Uitspraak
17.1493 ZW
11 januari 2017, 16/1691 (aangevallen uitspraak)
Centrale Raad van Beroep
In deze zaak heeft de Centrale Raad van Beroep op 21 augustus 2019 uitspraak gedaan in hoger beroep tegen een eerdere uitspraak van de rechtbank Midden-Nederland. De appellant, die sinds 23 februari 2011 als postsorteerder werkte, meldde zich op 9 mei 2011 ziek met rugklachten. Het Uitvoeringsinstituut werknemersverzekeringen (Uwv) weigerde hem een uitkering op grond van de Wet werk en inkomen naar arbeidsvermogen (Wet WIA) omdat hij per 8 april 2013 minder dan 35% arbeidsongeschikt werd geacht. Na een periode van ziekte hervatte appellant op 7 april 2015 zijn werkzaamheden als productiemedewerker via een uitzendbedrijf, maar meldde zich opnieuw ziek op 17 april 2015. Het Uwv kende hem vervolgens ziekengeld toe op basis van de Ziektewet (ZW) vanaf 1 mei 2015.
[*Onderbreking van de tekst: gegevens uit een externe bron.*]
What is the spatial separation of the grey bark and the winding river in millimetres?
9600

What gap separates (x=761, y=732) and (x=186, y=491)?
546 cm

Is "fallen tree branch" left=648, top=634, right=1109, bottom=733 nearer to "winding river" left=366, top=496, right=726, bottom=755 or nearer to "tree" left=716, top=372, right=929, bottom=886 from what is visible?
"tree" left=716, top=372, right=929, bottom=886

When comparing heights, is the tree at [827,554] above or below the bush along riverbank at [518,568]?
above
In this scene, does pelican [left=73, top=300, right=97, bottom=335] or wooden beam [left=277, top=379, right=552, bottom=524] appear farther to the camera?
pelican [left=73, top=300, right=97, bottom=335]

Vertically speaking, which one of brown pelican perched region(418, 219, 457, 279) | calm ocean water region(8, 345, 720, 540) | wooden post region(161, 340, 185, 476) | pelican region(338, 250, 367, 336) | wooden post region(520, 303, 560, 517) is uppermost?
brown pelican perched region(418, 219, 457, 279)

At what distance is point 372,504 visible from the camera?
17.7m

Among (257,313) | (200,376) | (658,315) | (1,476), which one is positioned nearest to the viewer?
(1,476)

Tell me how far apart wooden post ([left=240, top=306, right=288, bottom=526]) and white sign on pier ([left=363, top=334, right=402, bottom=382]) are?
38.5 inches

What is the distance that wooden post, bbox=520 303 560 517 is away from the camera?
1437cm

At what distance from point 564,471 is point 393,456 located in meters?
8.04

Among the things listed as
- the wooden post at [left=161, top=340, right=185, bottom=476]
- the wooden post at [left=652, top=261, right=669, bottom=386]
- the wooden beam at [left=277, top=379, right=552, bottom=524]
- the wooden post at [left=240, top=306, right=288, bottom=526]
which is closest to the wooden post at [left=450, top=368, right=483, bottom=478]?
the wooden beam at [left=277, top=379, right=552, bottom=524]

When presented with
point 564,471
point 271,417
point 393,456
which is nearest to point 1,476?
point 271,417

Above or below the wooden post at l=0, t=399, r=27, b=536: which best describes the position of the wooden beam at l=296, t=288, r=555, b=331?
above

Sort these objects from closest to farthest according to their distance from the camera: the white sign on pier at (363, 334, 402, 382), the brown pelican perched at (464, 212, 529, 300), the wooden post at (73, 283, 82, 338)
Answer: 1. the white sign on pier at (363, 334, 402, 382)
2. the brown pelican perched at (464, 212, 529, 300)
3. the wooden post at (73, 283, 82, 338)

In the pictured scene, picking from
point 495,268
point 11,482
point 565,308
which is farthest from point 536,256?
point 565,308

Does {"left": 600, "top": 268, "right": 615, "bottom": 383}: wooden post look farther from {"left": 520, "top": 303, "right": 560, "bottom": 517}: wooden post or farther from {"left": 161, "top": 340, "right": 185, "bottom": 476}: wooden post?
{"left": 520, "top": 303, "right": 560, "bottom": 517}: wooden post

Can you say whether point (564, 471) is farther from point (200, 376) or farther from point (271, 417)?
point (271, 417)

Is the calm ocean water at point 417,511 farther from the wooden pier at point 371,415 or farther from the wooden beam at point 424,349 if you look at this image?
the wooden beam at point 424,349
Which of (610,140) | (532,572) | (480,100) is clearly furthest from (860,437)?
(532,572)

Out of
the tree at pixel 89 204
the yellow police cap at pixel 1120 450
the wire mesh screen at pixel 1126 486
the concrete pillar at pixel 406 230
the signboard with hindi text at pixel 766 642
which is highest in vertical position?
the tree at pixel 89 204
De Raad heeft in deze uitspraak de maatstaf arbeid in het kader van de ZW beoordeeld. De rechtbank had geoordeeld dat de laatst verrichte arbeid niet als maatstaf kon gelden, omdat appellant in een ongeschikte functie was hervat. De Raad heeft echter geconcludeerd dat de wetgever met het vervallen van artikel 44 van de ZW een gewijzigde opvatting heeft aangenomen, waarbij de nadruk ligt op de mogelijkheden van de werknemer in plaats van de onmogelijkheden. Dit betekent dat de feitelijk verrichte arbeid voor de uitval als maatstaf kan gelden, zelfs als deze arbeid als ongeschikt wordt beschouwd.
De Raad heeft het hoger beroep van appellant gegrond verklaard, de eerdere uitspraak vernietigd en het bestreden besluit van het Uwv herroepen. Tevens is het Uwv veroordeeld in de proceskosten van appellant, die zijn begroot op € 2.048,-. De uitspraak benadrukt de rechtszekerheid voor werknemers bij indiensttreding en de verzekeringsplicht van het Uwv.